* [DOCUMENT PASSAGE]
Chuck Priefer

Personal information
- Born: July 26, 1941 (age 84) Parma, Ohio, U.S.

Career information
- College: John Carroll

Career history
- Padua Franciscan High School (1963–1971) Assistant Football Coach; Padua Franciscan High School (1972–1976) Head Football Coach; Miami (OH) (1977) Assistant; North Carolina (1978–1983) Defensive backs coach & defensive line coach; Green Bay Packers (1984–1985) Special teams coach; Kent State (1986) Defensive coordinator; Georgia Tech (1987–1991) Defensive backs coach; San Diego Chargers (1992–1996) Special teams coach; Detroit Lions (1997–2006) Special teams coach;

= Chuck Priefer =

American football coach (born 1941)

Charles John Priefer (born July 26, 1941) is an American former football coach who held a variety of defensive and special teams coaching positions at the college and professional levels of the sport, including 17 seasons in the National Football League (NFL).

* [LISTED ENTRIES]
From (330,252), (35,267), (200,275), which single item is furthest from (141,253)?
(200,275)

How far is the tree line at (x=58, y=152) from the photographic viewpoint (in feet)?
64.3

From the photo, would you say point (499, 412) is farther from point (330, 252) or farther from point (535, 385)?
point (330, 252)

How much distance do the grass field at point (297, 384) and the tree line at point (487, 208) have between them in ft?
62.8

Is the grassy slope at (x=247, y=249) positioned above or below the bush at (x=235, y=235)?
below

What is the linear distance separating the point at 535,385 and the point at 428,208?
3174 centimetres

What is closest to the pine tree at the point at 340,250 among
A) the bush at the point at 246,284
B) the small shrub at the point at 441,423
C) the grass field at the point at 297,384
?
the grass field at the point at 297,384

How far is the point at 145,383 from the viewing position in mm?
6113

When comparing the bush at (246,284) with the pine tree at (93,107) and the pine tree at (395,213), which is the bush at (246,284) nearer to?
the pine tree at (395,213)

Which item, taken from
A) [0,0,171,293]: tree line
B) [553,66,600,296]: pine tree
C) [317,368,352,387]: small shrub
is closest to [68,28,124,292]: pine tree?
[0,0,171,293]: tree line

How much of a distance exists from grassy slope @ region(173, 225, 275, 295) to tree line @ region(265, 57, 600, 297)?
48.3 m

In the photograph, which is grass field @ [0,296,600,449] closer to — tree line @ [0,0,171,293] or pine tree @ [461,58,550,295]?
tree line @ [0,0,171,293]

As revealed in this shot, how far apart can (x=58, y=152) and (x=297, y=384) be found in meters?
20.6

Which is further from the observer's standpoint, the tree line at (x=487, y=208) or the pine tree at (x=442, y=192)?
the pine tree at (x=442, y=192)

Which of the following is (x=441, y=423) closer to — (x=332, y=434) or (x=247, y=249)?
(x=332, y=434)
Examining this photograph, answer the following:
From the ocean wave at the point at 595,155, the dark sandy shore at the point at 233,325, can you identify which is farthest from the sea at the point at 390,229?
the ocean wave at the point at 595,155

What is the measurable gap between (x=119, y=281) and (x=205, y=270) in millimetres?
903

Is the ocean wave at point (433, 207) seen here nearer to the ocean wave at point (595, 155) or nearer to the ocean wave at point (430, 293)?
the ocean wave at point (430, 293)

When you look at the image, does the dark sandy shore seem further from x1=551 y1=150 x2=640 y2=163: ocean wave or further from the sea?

* [DIRECTION 1]
In the Chuck Priefer passage above, retype the section that begins at the words "Career history" and ends after the words "coach (born 1941)".
* [DIRECTION 2]
Summarize the Chuck Priefer passage above in two sentences.

* [RIGHT ANSWER 1]
Career history
- Padua Franciscan High School (1963–1971) Assistant Football Coach; Padua Franciscan High School (1972–1976) Head Football Coach; Miami (OH) (1977) Assistant; North Carolina (1978–1983) Defensive backs coach & defensive line coach; Green Bay Packers (1984–1985) Special teams coach; Kent State (1986) Defensive coordinator; Georgia Tech (1987–1991) Defensive backs coach; San Diego Chargers (1992–1996) Special teams coach; Detroit Lions (1997–2006) Special teams coach;

= Chuck Priefer =

American football coach (born 1941)

* [RIGHT ANSWER 2]
Charles John Priefer, born July 26, 1941, in Parma, Ohio, is an American former football coach from John Carroll who held defensive and special teams coaching positions at the college and professional levels, including 17 seasons in the NFL. He started at Padua Franciscan High School as an assistant and then head coach, and his later positions included North Carolina, Georgia Tech, and special teams coaching with the Green Bay Packers, San Diego Chargers, and Detroit Lions.